Project completion! First paper from PhD
Today the first paper from work done during my PhD was put up on arXiv. I’ve given several talks about this project before and wrote a Twitter thread in the early stages of my involvement in the project, but now it’s complete, here’s a more comprehensive summary to the paper. Huge thanks to Matteo Cataneo for letting me hop on this project and do a large chunk of analysis, and to my supervisor Cora Uhlemann for actually teaching me how to do so! (and to my other coauthors Christian Arnold, Baojiu Li, and Catherine Heymans for very important involvement including actually running the simulations we rely on to validate our results).
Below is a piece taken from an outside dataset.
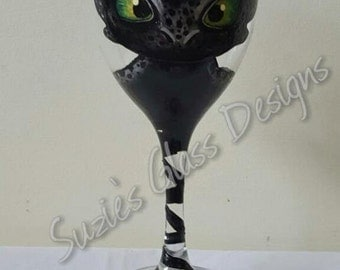 Hand Painted, Toothless from How to Train Your Dragon Design Wine Glass, Gift Idea, Unique.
This writeup is largely based on a talk I’m giving at the Alternative Gravities and Fundamental Cosmology conference next week, so people with a strong background in the field. I do aim to keep things fairly contained, but if you have further questions about the paper please don’t hesitate to drop me an email! The tone and style is very conversational, and perhaps too verbose, but this is for my own edification mostly, and how I would explain things in conversation to another student at a similar stage to me.
I will pepper in a few references throughout this write up, but for complete references please refer to the actual paper. Anyone who has written a paper before knows that referencing is a pain and I don’t want to have to do it manually in markdown for my website.
Motivation
People interested in this paper probably fall into two camps (though the intersection is also nonempty). You might be interested in modifications to gravity, and how we can test that using cosmology data, in which case, we demonstrate a tool which does a good job of extracting that sort of information. Or you might be interested in statistical tools at use in cosmology, and be looking at new places to apply them to see what you can learn. In this case, we show you can learn about extensions to the standard cosmological model with simple onepoint statistics.
Standard tools for cosmology
Information in cosmology is quantified statistically. We don’t care if a galaxy is at any given position, and indeed we can’t calculate that without perfect knowledge of the initial conditions of the universe and a universe’s worth of computational power. What we can do is quantify the distribution of galaxies (and other cosmic fields) by their statistics.
The principle tool for this in cosmology is the 2point correlation function (or it’s Fourier twin the power spectrum). This is constructed by considering pairs of points a fixed distance apart, and looking at their correlations. Doing this for several pairs in data, over a range of distances, constructs the 2point correlation function.
If the field of interest is a Gaussian random field, that’s it. You’re done. For the early universe, this is good news, since the universe at the time of the CMB appears to be a nearly perfect Gaussian field. However, as matter collapses due to gravity, even Gaussian fields become nonGaussian. This is due to the fact that gravitational collapse is a nonlinear process, which translates to nonGaussian statistics. Therefore, if you’re interested in the late universe, the power spectrum simply isn’t enough.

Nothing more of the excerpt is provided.